Task details
Within the records that follow, find every line containing the string "teeth". Copy those lines.

Records shown
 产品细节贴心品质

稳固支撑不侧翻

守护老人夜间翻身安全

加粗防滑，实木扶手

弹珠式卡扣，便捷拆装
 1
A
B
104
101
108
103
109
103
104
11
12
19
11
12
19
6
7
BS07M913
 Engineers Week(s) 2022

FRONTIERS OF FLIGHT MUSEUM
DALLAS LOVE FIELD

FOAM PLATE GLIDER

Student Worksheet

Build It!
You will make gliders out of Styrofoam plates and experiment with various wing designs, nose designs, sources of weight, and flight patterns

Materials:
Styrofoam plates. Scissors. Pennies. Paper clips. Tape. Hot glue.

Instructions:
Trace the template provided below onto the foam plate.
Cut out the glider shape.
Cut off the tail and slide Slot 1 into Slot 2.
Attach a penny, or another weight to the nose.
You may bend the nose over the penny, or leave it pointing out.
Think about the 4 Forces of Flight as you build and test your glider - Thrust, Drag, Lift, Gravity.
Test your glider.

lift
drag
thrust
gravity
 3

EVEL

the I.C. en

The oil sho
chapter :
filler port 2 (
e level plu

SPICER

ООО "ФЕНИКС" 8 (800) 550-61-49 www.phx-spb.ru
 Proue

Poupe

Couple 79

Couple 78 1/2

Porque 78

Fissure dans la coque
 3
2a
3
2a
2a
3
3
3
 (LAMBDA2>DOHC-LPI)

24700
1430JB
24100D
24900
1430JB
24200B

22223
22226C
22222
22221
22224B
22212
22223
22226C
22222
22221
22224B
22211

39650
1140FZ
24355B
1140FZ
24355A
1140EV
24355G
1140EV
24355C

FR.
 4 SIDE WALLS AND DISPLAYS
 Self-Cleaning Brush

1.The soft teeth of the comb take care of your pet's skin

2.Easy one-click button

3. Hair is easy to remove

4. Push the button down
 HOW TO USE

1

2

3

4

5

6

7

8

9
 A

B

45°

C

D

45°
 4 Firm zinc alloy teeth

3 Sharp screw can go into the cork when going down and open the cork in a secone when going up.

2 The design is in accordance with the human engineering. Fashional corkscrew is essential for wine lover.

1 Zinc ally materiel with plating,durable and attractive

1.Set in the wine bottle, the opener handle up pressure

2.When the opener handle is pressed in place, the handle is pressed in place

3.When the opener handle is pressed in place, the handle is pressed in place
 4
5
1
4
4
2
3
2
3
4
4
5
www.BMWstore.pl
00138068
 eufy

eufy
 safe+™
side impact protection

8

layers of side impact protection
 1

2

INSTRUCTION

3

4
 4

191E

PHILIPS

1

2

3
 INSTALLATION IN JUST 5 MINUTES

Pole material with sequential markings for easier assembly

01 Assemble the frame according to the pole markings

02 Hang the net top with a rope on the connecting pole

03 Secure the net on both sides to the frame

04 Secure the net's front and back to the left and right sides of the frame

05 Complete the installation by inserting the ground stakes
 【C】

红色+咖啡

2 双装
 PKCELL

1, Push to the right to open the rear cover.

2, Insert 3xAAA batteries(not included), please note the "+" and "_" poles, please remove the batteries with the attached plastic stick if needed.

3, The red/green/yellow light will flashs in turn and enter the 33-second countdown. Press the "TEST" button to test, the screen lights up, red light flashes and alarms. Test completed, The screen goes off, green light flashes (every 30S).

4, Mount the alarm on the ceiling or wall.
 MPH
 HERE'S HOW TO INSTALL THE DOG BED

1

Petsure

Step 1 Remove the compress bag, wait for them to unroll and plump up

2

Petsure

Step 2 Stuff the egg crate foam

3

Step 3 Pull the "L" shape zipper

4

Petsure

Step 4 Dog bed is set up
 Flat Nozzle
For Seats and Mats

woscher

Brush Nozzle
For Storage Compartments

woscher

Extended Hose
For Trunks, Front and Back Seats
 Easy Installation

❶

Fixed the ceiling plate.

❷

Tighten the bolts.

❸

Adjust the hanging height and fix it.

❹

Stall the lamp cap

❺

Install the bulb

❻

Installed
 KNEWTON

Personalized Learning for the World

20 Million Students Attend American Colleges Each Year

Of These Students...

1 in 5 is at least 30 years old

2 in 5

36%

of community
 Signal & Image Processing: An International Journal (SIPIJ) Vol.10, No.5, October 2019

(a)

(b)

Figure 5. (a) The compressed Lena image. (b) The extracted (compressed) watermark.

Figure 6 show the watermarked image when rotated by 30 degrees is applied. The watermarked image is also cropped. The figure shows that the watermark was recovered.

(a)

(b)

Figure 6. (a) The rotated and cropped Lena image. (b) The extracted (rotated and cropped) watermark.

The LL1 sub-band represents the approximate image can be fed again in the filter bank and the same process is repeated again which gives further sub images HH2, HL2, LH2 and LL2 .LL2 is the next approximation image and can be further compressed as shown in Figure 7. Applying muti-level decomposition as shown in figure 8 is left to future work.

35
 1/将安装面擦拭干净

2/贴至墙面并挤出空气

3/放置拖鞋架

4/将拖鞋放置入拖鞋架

Answer for the task
1.The soft teeth of the comb take care of your pet's skin
 4 Firm zinc alloy teeth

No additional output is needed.